Emanuel is watching as Tomasz tunes his guitar. Then Tomasz passes him the guitar and starts showing him some basic chords. Vitaly gets out his stash of lager and his cash box. Ciocia Yola has put on her clean mauve-ribbonned knickers from the washing line, a short frilly skirt and a low-cut blouse. No doubt this is all for her lover’s benefit. Marta doesn’t know what her aunt sees in the farmer. Dumpling, she calls him. He is more like a suet pudding. If you’re going to commit fornication with a man, you may as well choose one who is nice-looking. But no doubt God will forgive her. He’s good that way.
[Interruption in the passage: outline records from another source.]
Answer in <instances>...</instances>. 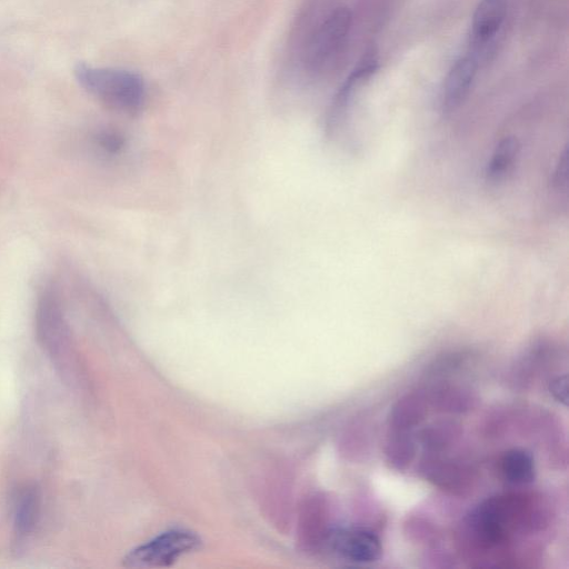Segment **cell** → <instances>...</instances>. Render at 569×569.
<instances>
[{
    "label": "cell",
    "mask_w": 569,
    "mask_h": 569,
    "mask_svg": "<svg viewBox=\"0 0 569 569\" xmlns=\"http://www.w3.org/2000/svg\"><path fill=\"white\" fill-rule=\"evenodd\" d=\"M548 391L550 396L562 405H567L568 400V377L566 373L555 376L548 382Z\"/></svg>",
    "instance_id": "obj_18"
},
{
    "label": "cell",
    "mask_w": 569,
    "mask_h": 569,
    "mask_svg": "<svg viewBox=\"0 0 569 569\" xmlns=\"http://www.w3.org/2000/svg\"><path fill=\"white\" fill-rule=\"evenodd\" d=\"M479 66V61L468 51L452 63L440 93L442 111L455 110L467 98Z\"/></svg>",
    "instance_id": "obj_8"
},
{
    "label": "cell",
    "mask_w": 569,
    "mask_h": 569,
    "mask_svg": "<svg viewBox=\"0 0 569 569\" xmlns=\"http://www.w3.org/2000/svg\"><path fill=\"white\" fill-rule=\"evenodd\" d=\"M73 73L87 92L116 111L137 113L144 103V81L136 72L79 62Z\"/></svg>",
    "instance_id": "obj_2"
},
{
    "label": "cell",
    "mask_w": 569,
    "mask_h": 569,
    "mask_svg": "<svg viewBox=\"0 0 569 569\" xmlns=\"http://www.w3.org/2000/svg\"><path fill=\"white\" fill-rule=\"evenodd\" d=\"M352 23L346 7L335 9L310 36L303 52L306 67L313 72L327 69L343 50Z\"/></svg>",
    "instance_id": "obj_3"
},
{
    "label": "cell",
    "mask_w": 569,
    "mask_h": 569,
    "mask_svg": "<svg viewBox=\"0 0 569 569\" xmlns=\"http://www.w3.org/2000/svg\"><path fill=\"white\" fill-rule=\"evenodd\" d=\"M518 154V143L513 138L501 140L495 148L486 168L487 180L491 183L501 181L513 166Z\"/></svg>",
    "instance_id": "obj_17"
},
{
    "label": "cell",
    "mask_w": 569,
    "mask_h": 569,
    "mask_svg": "<svg viewBox=\"0 0 569 569\" xmlns=\"http://www.w3.org/2000/svg\"><path fill=\"white\" fill-rule=\"evenodd\" d=\"M461 426L450 419L430 422L417 432L416 440L428 452H438L450 447L461 435Z\"/></svg>",
    "instance_id": "obj_16"
},
{
    "label": "cell",
    "mask_w": 569,
    "mask_h": 569,
    "mask_svg": "<svg viewBox=\"0 0 569 569\" xmlns=\"http://www.w3.org/2000/svg\"><path fill=\"white\" fill-rule=\"evenodd\" d=\"M37 330L43 347L54 357L68 348L66 328L56 300L44 295L40 301L37 315Z\"/></svg>",
    "instance_id": "obj_9"
},
{
    "label": "cell",
    "mask_w": 569,
    "mask_h": 569,
    "mask_svg": "<svg viewBox=\"0 0 569 569\" xmlns=\"http://www.w3.org/2000/svg\"><path fill=\"white\" fill-rule=\"evenodd\" d=\"M499 471L508 483L528 485L536 477L535 460L527 450L513 448L500 457Z\"/></svg>",
    "instance_id": "obj_13"
},
{
    "label": "cell",
    "mask_w": 569,
    "mask_h": 569,
    "mask_svg": "<svg viewBox=\"0 0 569 569\" xmlns=\"http://www.w3.org/2000/svg\"><path fill=\"white\" fill-rule=\"evenodd\" d=\"M200 537L186 529H172L132 549L124 558L128 567H168L181 556L198 550Z\"/></svg>",
    "instance_id": "obj_4"
},
{
    "label": "cell",
    "mask_w": 569,
    "mask_h": 569,
    "mask_svg": "<svg viewBox=\"0 0 569 569\" xmlns=\"http://www.w3.org/2000/svg\"><path fill=\"white\" fill-rule=\"evenodd\" d=\"M40 495L34 486L23 488L16 498L13 528L18 540L29 536L38 521Z\"/></svg>",
    "instance_id": "obj_14"
},
{
    "label": "cell",
    "mask_w": 569,
    "mask_h": 569,
    "mask_svg": "<svg viewBox=\"0 0 569 569\" xmlns=\"http://www.w3.org/2000/svg\"><path fill=\"white\" fill-rule=\"evenodd\" d=\"M568 157H567V150L562 152L561 157L559 158V161L557 163L553 178H552V184L553 188L557 191H562L567 189L568 184Z\"/></svg>",
    "instance_id": "obj_19"
},
{
    "label": "cell",
    "mask_w": 569,
    "mask_h": 569,
    "mask_svg": "<svg viewBox=\"0 0 569 569\" xmlns=\"http://www.w3.org/2000/svg\"><path fill=\"white\" fill-rule=\"evenodd\" d=\"M428 408L425 392L413 391L402 396L390 409L389 429L412 431L426 419Z\"/></svg>",
    "instance_id": "obj_11"
},
{
    "label": "cell",
    "mask_w": 569,
    "mask_h": 569,
    "mask_svg": "<svg viewBox=\"0 0 569 569\" xmlns=\"http://www.w3.org/2000/svg\"><path fill=\"white\" fill-rule=\"evenodd\" d=\"M549 517L548 506L540 496L512 492L491 497L467 516L463 542L478 552L502 548L513 536L542 530Z\"/></svg>",
    "instance_id": "obj_1"
},
{
    "label": "cell",
    "mask_w": 569,
    "mask_h": 569,
    "mask_svg": "<svg viewBox=\"0 0 569 569\" xmlns=\"http://www.w3.org/2000/svg\"><path fill=\"white\" fill-rule=\"evenodd\" d=\"M98 142L103 149L108 150L109 152H116L122 146L121 138L116 133L108 131L101 132L98 136Z\"/></svg>",
    "instance_id": "obj_20"
},
{
    "label": "cell",
    "mask_w": 569,
    "mask_h": 569,
    "mask_svg": "<svg viewBox=\"0 0 569 569\" xmlns=\"http://www.w3.org/2000/svg\"><path fill=\"white\" fill-rule=\"evenodd\" d=\"M425 395L429 407L441 412L465 413L477 403V397L470 389L452 382L436 383Z\"/></svg>",
    "instance_id": "obj_10"
},
{
    "label": "cell",
    "mask_w": 569,
    "mask_h": 569,
    "mask_svg": "<svg viewBox=\"0 0 569 569\" xmlns=\"http://www.w3.org/2000/svg\"><path fill=\"white\" fill-rule=\"evenodd\" d=\"M377 69V61L373 59H366L359 64L346 79L339 92L335 97L330 113L328 117V128L333 131L338 123L341 121L343 113L352 99V96L358 87H360L367 79H369Z\"/></svg>",
    "instance_id": "obj_12"
},
{
    "label": "cell",
    "mask_w": 569,
    "mask_h": 569,
    "mask_svg": "<svg viewBox=\"0 0 569 569\" xmlns=\"http://www.w3.org/2000/svg\"><path fill=\"white\" fill-rule=\"evenodd\" d=\"M417 440L411 431L389 429L385 457L390 468L403 471L413 461L417 452Z\"/></svg>",
    "instance_id": "obj_15"
},
{
    "label": "cell",
    "mask_w": 569,
    "mask_h": 569,
    "mask_svg": "<svg viewBox=\"0 0 569 569\" xmlns=\"http://www.w3.org/2000/svg\"><path fill=\"white\" fill-rule=\"evenodd\" d=\"M326 541L335 552L355 563L377 561L382 551L379 537L360 527L331 530Z\"/></svg>",
    "instance_id": "obj_7"
},
{
    "label": "cell",
    "mask_w": 569,
    "mask_h": 569,
    "mask_svg": "<svg viewBox=\"0 0 569 569\" xmlns=\"http://www.w3.org/2000/svg\"><path fill=\"white\" fill-rule=\"evenodd\" d=\"M418 471L427 481L456 496L466 495L472 487L470 468L438 452L426 453L419 461Z\"/></svg>",
    "instance_id": "obj_6"
},
{
    "label": "cell",
    "mask_w": 569,
    "mask_h": 569,
    "mask_svg": "<svg viewBox=\"0 0 569 569\" xmlns=\"http://www.w3.org/2000/svg\"><path fill=\"white\" fill-rule=\"evenodd\" d=\"M507 16L506 0H480L472 16L469 36L470 52L479 63L493 53Z\"/></svg>",
    "instance_id": "obj_5"
}]
</instances>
Then Chinese Girl One bangs the side of a pan as though it were a gong, and they all take their places around the fire in anticipation of Malta ’s feast.
Down in the valley, a summery haze shimmers over the treetops and shadows are already gathering. The cut-crystal brilliance of the light becomes soft and muted, as though shining through layers of silk. The silver streamers of clouds have turned to pink, but the sky is still bright, and the sun has an hour or so to go before it touches the treetops. It is almost midsummer. A thrush sits on the branch of an ash tree in the copse, singing his heart out, and from the far side of the copse his mate calls back. It is the only sound to break the stillness, apart from the sound of a dog barking in the woods far away.